- [Exercise instructions]: Retype the dataset items below from the line with "Comparing their positions, is" to the line with "182 centimetres", keeping every character as it stands.

- [Dataset items]:

__________________________________________________

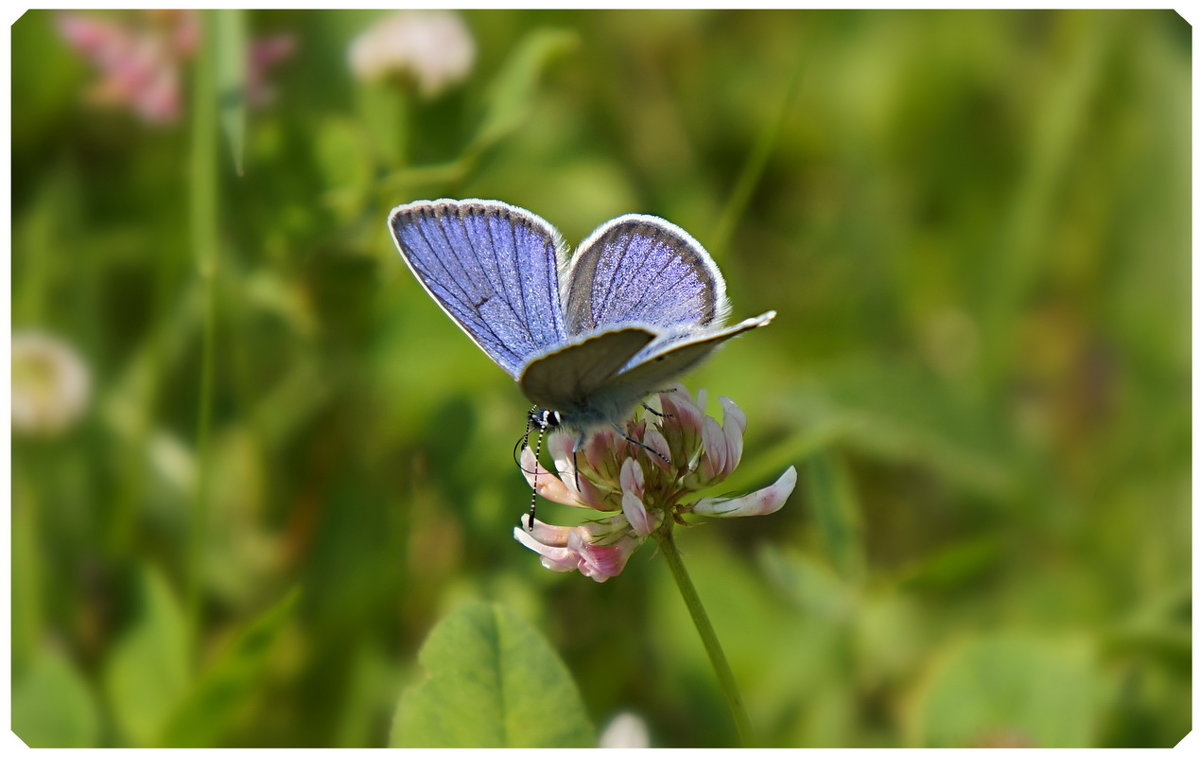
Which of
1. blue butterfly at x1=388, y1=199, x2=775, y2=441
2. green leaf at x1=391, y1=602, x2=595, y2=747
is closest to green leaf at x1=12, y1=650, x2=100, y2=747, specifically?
green leaf at x1=391, y1=602, x2=595, y2=747

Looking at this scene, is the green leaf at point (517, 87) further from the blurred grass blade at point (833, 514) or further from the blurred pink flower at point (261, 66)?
the blurred grass blade at point (833, 514)

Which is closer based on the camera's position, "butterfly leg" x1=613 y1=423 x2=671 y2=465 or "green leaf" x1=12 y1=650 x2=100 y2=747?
"butterfly leg" x1=613 y1=423 x2=671 y2=465

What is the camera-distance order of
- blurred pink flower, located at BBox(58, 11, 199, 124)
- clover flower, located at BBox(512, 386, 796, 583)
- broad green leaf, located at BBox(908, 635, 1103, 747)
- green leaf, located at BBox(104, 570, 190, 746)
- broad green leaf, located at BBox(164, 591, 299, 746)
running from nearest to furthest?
clover flower, located at BBox(512, 386, 796, 583), broad green leaf, located at BBox(164, 591, 299, 746), broad green leaf, located at BBox(908, 635, 1103, 747), green leaf, located at BBox(104, 570, 190, 746), blurred pink flower, located at BBox(58, 11, 199, 124)

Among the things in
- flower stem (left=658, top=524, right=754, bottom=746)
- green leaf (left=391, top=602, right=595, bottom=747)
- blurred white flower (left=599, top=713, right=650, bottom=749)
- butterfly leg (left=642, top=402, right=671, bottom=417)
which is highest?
butterfly leg (left=642, top=402, right=671, bottom=417)

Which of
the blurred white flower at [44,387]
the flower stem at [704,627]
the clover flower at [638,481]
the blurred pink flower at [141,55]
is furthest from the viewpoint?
the blurred pink flower at [141,55]

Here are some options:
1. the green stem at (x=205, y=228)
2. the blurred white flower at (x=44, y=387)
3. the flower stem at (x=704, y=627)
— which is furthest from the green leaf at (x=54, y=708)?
the flower stem at (x=704, y=627)

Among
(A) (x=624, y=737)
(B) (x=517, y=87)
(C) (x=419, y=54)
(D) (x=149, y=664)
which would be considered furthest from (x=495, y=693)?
(C) (x=419, y=54)

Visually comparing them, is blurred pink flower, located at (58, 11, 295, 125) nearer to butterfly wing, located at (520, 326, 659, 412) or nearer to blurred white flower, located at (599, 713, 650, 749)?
butterfly wing, located at (520, 326, 659, 412)

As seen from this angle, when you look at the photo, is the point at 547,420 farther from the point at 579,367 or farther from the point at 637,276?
the point at 637,276
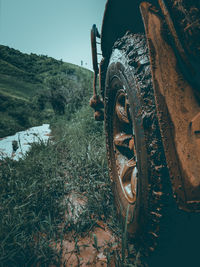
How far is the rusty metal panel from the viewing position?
508 mm

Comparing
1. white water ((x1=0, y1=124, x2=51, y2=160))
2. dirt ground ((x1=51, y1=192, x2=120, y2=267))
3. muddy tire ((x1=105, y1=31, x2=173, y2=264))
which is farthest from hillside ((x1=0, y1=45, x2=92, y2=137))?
muddy tire ((x1=105, y1=31, x2=173, y2=264))

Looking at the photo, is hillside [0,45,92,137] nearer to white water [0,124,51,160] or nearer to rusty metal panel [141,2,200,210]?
white water [0,124,51,160]

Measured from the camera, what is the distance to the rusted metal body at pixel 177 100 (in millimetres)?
511

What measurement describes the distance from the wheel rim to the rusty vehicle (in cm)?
8

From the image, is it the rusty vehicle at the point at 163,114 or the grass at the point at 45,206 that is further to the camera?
the grass at the point at 45,206

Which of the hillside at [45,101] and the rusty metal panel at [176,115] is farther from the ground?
the hillside at [45,101]

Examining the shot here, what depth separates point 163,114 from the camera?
1.83 ft

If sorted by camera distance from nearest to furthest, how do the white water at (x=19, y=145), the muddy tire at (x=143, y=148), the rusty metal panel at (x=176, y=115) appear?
the rusty metal panel at (x=176, y=115), the muddy tire at (x=143, y=148), the white water at (x=19, y=145)

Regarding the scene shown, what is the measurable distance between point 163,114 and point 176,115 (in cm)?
4

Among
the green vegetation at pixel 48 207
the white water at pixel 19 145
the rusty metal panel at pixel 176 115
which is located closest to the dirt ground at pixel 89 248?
the green vegetation at pixel 48 207

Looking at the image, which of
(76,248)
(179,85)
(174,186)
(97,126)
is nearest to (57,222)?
(76,248)

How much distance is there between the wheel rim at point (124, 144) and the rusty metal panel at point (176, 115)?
416mm

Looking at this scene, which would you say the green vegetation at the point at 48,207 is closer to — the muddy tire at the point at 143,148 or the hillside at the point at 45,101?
the muddy tire at the point at 143,148

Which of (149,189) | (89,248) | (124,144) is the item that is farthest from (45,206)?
(149,189)
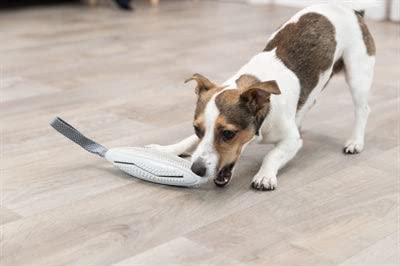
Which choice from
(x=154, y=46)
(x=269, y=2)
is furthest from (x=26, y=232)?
(x=269, y=2)

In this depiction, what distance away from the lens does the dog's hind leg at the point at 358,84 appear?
244 cm

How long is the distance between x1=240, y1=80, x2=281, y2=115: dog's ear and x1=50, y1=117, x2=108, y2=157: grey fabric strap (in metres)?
0.53

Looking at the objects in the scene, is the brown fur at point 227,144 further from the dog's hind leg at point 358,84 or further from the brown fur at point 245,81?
the dog's hind leg at point 358,84

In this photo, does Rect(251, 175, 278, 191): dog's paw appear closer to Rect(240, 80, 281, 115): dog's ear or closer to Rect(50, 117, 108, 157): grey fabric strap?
Rect(240, 80, 281, 115): dog's ear

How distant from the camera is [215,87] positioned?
81.5 inches

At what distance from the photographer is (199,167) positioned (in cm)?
Result: 191

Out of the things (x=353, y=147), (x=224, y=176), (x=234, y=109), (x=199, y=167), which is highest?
(x=234, y=109)

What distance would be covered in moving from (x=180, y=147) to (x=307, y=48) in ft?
1.78

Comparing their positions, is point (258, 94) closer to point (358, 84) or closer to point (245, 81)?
point (245, 81)

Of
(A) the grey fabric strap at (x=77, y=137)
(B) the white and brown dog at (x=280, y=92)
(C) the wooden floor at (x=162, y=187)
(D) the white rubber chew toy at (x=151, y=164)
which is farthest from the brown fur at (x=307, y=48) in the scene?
(A) the grey fabric strap at (x=77, y=137)

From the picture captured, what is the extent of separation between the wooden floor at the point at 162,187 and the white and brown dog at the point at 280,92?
0.09m

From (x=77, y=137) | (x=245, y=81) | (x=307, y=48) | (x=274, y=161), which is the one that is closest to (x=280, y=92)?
(x=245, y=81)

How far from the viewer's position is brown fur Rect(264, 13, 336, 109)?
2.31 meters

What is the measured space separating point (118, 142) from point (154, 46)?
182 centimetres
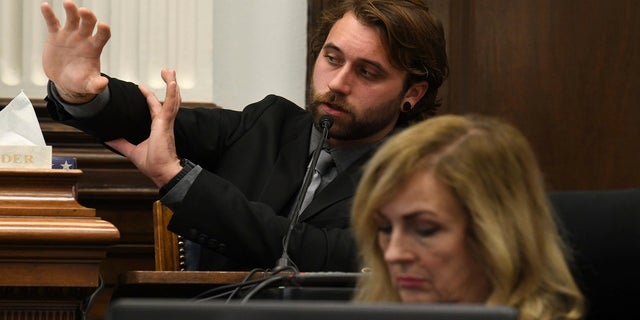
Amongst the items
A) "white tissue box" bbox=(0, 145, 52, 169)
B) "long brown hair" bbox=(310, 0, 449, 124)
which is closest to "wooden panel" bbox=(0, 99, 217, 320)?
"long brown hair" bbox=(310, 0, 449, 124)

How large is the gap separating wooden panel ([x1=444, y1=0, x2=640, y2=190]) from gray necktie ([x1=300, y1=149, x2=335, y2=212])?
2.81 feet

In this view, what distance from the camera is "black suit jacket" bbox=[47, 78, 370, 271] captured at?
8.64 feet

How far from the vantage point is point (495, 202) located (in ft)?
5.06

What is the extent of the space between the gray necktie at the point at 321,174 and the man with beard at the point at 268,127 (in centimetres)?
2

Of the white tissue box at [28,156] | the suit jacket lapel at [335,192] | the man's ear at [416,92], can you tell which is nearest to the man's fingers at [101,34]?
the white tissue box at [28,156]

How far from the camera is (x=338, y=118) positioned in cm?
292

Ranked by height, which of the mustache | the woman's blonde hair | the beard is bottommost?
the beard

__________________________________________________

- [Exercise output]:
Comparing their positions, is point (258, 94) closer to point (358, 84) or closer to point (245, 81)?
point (245, 81)

Of
(A) the grey fabric strap at (x=77, y=137)
(B) the white and brown dog at (x=280, y=92)
(C) the wooden floor at (x=162, y=187)
(D) the white rubber chew toy at (x=151, y=164)
which is farthest from the brown fur at (x=307, y=48) in the scene?
(A) the grey fabric strap at (x=77, y=137)

From the picture captured, what is the extent of separation between the wooden floor at the point at 162,187 and the white and brown dog at the point at 280,92?
0.09m

From (x=77, y=137) | (x=245, y=81) | (x=307, y=48) | (x=274, y=161), which is the one that is closest to (x=280, y=92)?
(x=245, y=81)

How far from the viewer's position is brown fur Rect(264, 13, 336, 109)?
2.31 meters

What is the measured space separating point (118, 142) from point (154, 46)?
182 centimetres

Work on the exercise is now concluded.